[Stored items]
****************************************
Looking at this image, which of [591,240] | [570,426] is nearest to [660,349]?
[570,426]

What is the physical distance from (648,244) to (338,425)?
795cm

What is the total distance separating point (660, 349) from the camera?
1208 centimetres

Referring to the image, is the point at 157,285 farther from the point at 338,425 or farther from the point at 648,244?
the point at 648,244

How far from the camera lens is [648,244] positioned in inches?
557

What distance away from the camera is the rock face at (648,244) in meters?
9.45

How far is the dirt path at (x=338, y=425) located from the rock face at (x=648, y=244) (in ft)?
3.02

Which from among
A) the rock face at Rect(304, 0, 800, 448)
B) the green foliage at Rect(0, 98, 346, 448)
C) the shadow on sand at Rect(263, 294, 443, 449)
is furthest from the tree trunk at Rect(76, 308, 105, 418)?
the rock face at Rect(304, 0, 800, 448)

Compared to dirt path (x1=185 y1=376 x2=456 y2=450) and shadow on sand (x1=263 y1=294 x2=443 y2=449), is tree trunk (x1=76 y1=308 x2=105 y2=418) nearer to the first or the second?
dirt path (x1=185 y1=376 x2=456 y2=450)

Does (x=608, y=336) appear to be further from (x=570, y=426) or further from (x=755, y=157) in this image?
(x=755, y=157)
****************************************
What is expected: Rewrite all of the records above, replacing each occurrence of "tree trunk" with "tree stump" and leaving everything else unchanged.

Exercise output:
Looking at this image, which of [591,240] | [570,426] is nearest to [660,349]?
[570,426]

What is the physical distance from (648,244) to (338,425)?
795cm

What is the total distance separating point (660, 349) from the camera?
1208 centimetres

Referring to the image, is the point at 157,285 farther from the point at 338,425 or farther from the point at 648,244?
the point at 648,244

How far from the camera lens is [648,244] positioned in inches?
557

What distance away from the camera is the rock face at (648,244) in meters?
9.45

How far is the dirt path at (x=338, y=425) located from the rock face at (x=648, y=244) (in ft)?
3.02

Which from among
A) the rock face at Rect(304, 0, 800, 448)
B) the green foliage at Rect(0, 98, 346, 448)
C) the shadow on sand at Rect(263, 294, 443, 449)
is furthest from the tree stump at Rect(76, 308, 105, 418)?
the rock face at Rect(304, 0, 800, 448)

Compared to dirt path (x1=185 y1=376 x2=456 y2=450) and shadow on sand (x1=263 y1=294 x2=443 y2=449), is tree stump (x1=76 y1=308 x2=105 y2=418) nearer to the first or the second?
dirt path (x1=185 y1=376 x2=456 y2=450)

Does (x=608, y=336) appear to be further from (x=570, y=426) or further from (x=755, y=157) in this image?
(x=755, y=157)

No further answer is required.